De padres argentinos, aunque de orígenes vascos, nació en Bruselas bajo un bombardeo alemán. "Mi nacimiento fue muy belicista", solía decir este gigante de voz de barítono y ojos de buzo, "debe ser por eso que solo me apunto a las revoluciones pacíficas". Lo hizo desde su primer libro hasta el último. La vida entendida como un juego simultáneamente poético y político, siempre antisolemne. Todo eso  resume el universo literario de Julio Cortázar,  quien nos invita hoy a celebrar su primer centenario con la sensación de que es sencillamente imposible. No puede haber pasado un siglo desde entonces. Aquel París infinito sigue vivo en las correrías de la Maga y Oliveira entre puentes y laberintos. Todavía podemos oír esa música de jazz que apasionaba al autor de Modelo para armar. Todavía lo vemos como un enorme árbol aislado en la llanura, de donde salen alternadamente los pájaros y los huracanes.
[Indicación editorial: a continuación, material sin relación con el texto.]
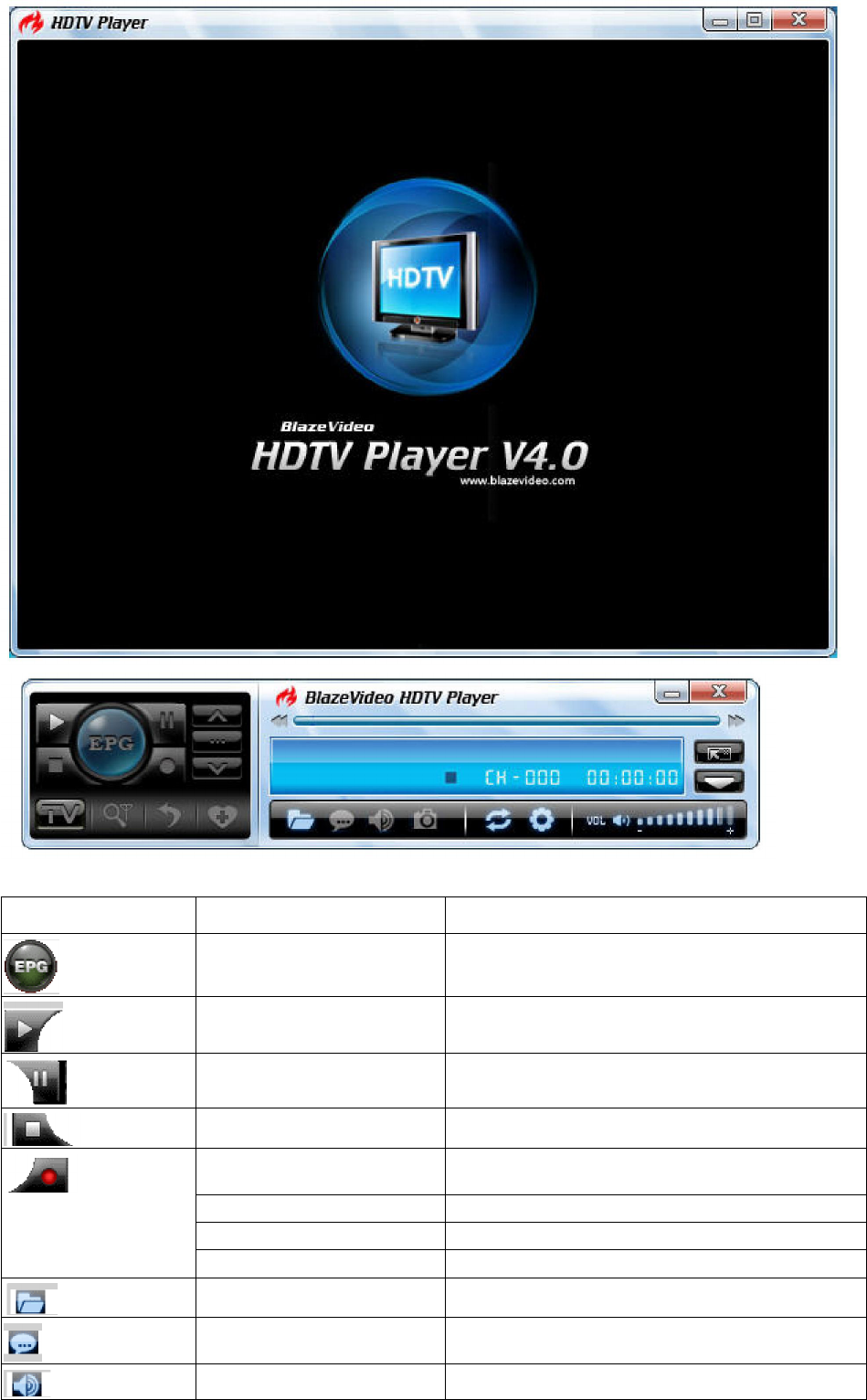 BLAZEVIDEO HDTV PLAYER DVB-T DRIVER FOR PC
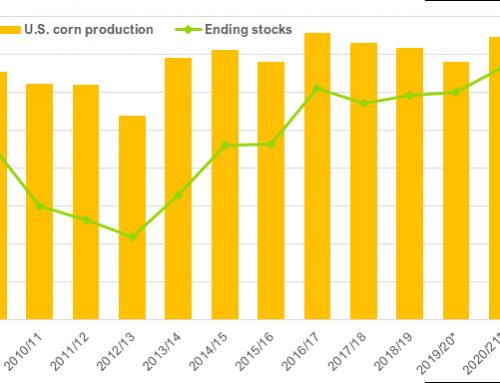 WASDE: Lower yields to reduce corn, soybean stocks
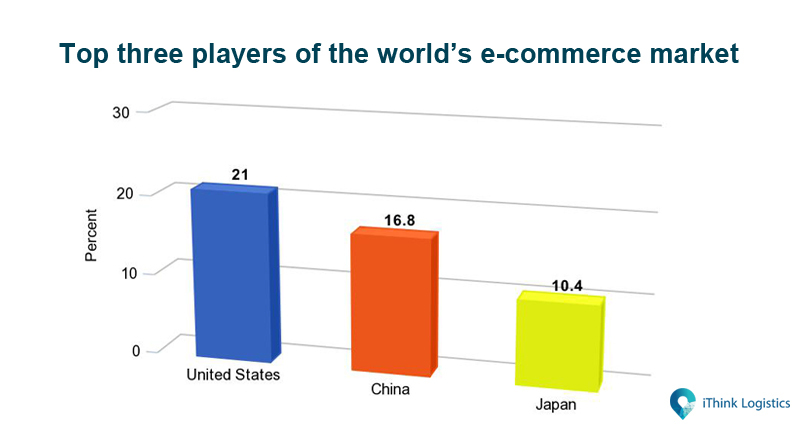 Top three players of the world e-commerce market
Los primeros relatos de este trotamundos camusiano, extrañado, pero también entrañado en todas partes, no hablaban de la Pampa. Sueños bizarros, delirios futuristas, vampiros y fantasmas. De su pasión por lo sobrenatural, unida a su ironía y su debilidad por lo pulp, surgió esa versión ultramoderna del realismo mágico que desemboca en Rayuela.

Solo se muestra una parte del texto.